Declining oil prices and state tax revenue has forced a 3-percent reduction in funding for common education for this fiscal year.
The Oklahoma Board of Education approved a $46.7 million funding cut for kindergarten-12th grade public education that will take effect for the current fiscal year (ending June 30).
That $46.7 million cut for schools includes $25 million from the school funding formula, $12.4 million from health insurance costs and $8.5 million from the Public School Activities account.
“There is no denying that this cut poses serious challenges for school districts during a time in which every dollar already is precious, and not all districts will be affected the same way. But the State Board of Education and Oklahoma State Department of Education have addressed the required cuts as fairly and judiciously as possible, while attempting to minimize student impact,” said State Superintendent of Public Instruction Joy Hofmeister.
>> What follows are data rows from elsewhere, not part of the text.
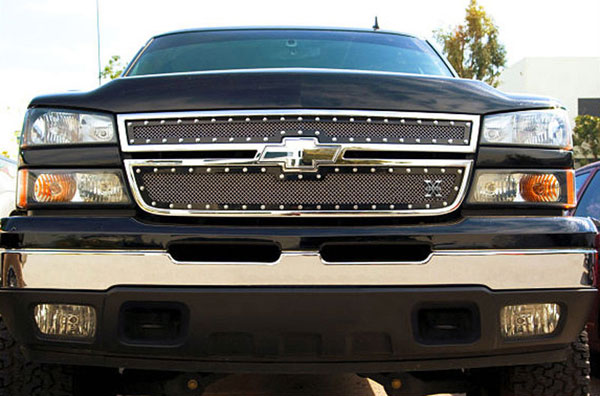 T-Rex 6711061:  Chevrolet Silverado 2500HD, 3500 (All 2006 Models) 2006 - 2006 X-METAL Series - Studded Main Grille - ALL Black - 2 Pc Style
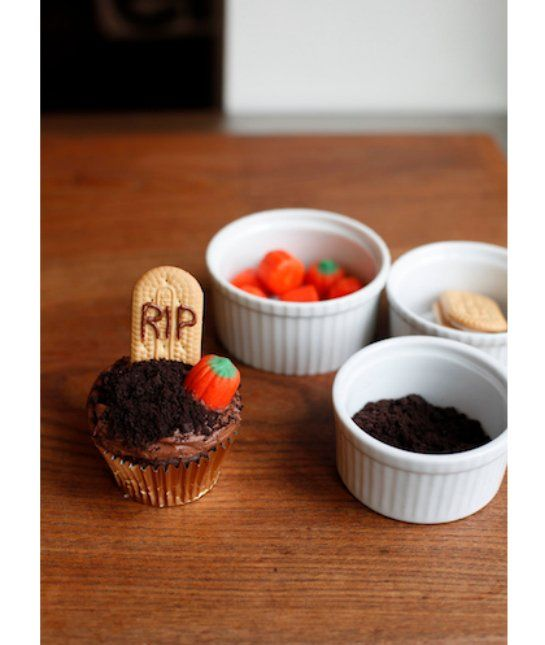 ghoulish graveyard 8 other halloween cupcake ideas - Halloween Bakery Ideas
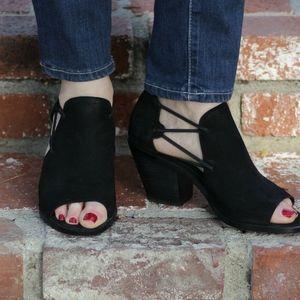 Eileen Fisher Nikki Peep Toe Block Heel Sandal 9.5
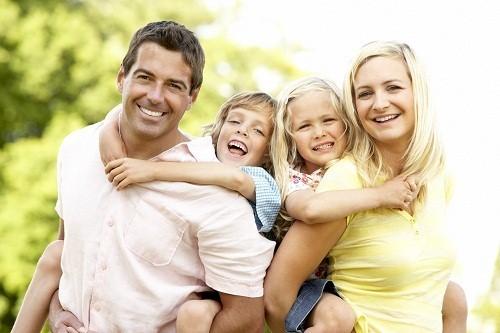 Các nghiên cứu cho thấy, cơ địa dị ứng có tính chất di truyền rõ rệt, nếu cả bố và mẹ đều có cơ địa dị ứng thì các con của họ sẽ có 75% nguy cơ bị dị ứng.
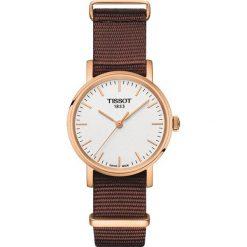PROMOCJA ZEGAREK TISSOT EVERYTIME LADY T109.210.37.031.00. Białe zegarki damskie TISSOT, ze stali. W wyprzedaży za 880,00 zł.
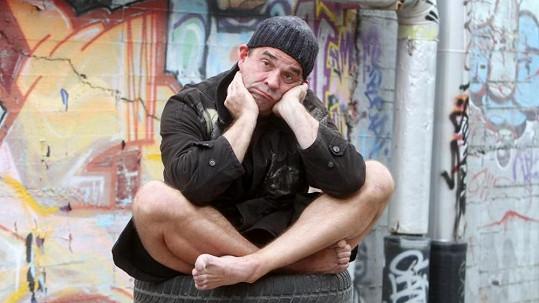 Etzler vypadal jako bezdomovec.
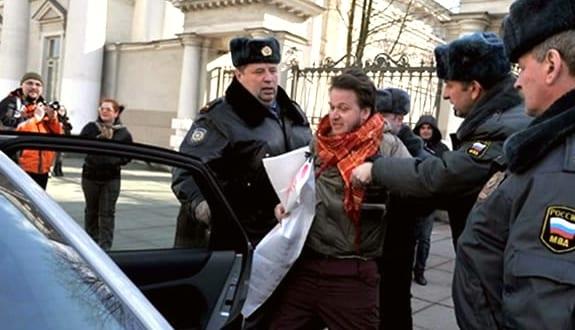 Detención de dos activistas gays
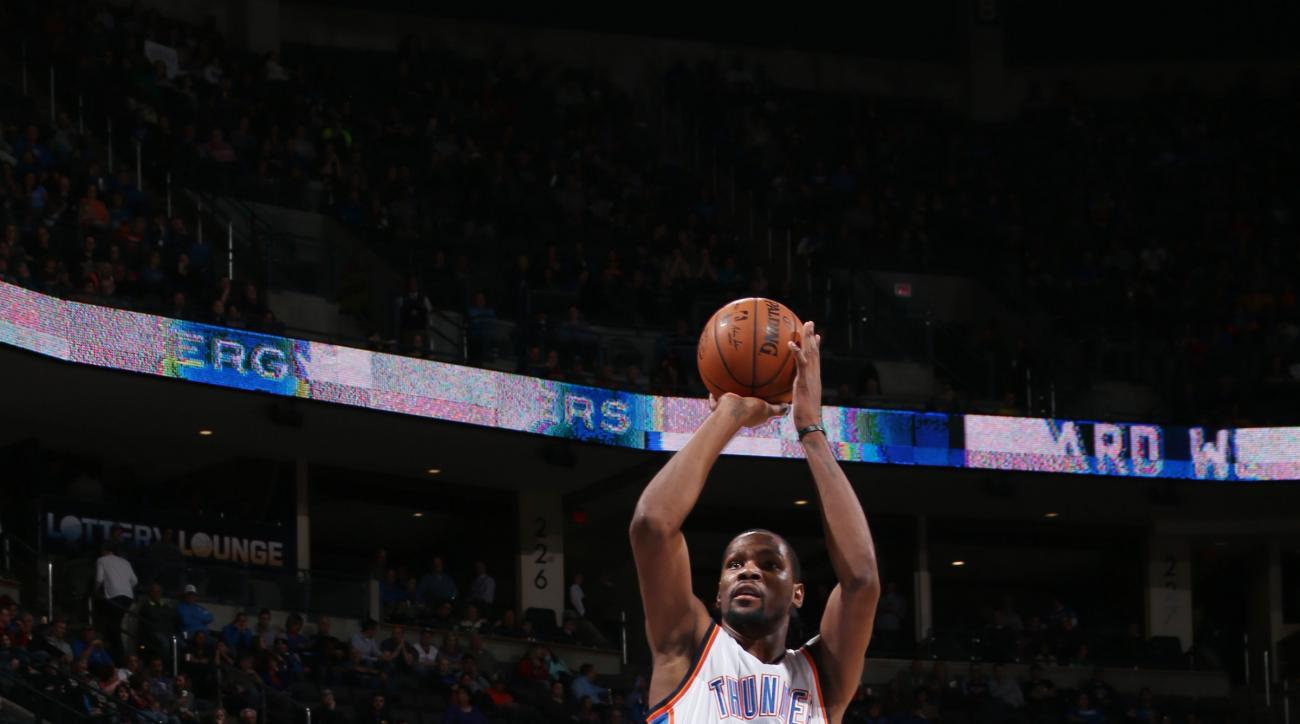 OKLAHOMA CITY, OK - JANUARY 20: Kevin Durant #35 of the Oklahoma City Thunder shoots the ball against the Charlotte Hornets on January 20, 2016 at the Chesapeake Energy Arena in Oklahoma City, Oklahoma. (Photo by Layne Murdoch Jr./NBAE via Getty Images)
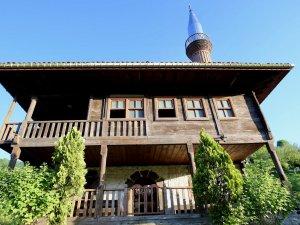 Tarihi 'çivisiz' camiler ziyaretçilerini büyülüyor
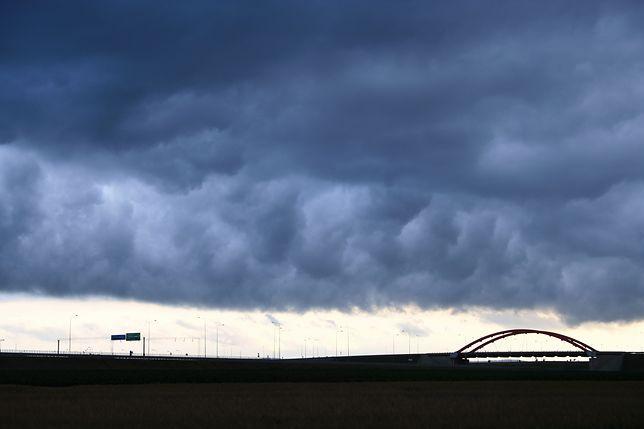 Prognoza pogody na dziś - 25 czerwca. W całym kraju pochmurno. Na słońce nie ma co liczyć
While the cuts are certain to have a significant effect on Oklahoma’s 550-plus school districts (a figure that includes charters and co-ops), Hofmeister and her fellow board members were able to soften the blow by transferring $4.6 million from the Public School Activities appropriation to the State Aid Funding Formula that provides the bulk of money to school districts.
Each line item in School Activities took a minimum 3-percent cut, which includes such programs as alternative education, Teach for America, the early childhood initiative, Sooner Start and the Oklahoma Arts Institute. Four line items are contributing well above 3 percent to cushion a hit on the funding formula. In addition to the transferal, the board approved a $3.9 million cut in the School Activities appropriation.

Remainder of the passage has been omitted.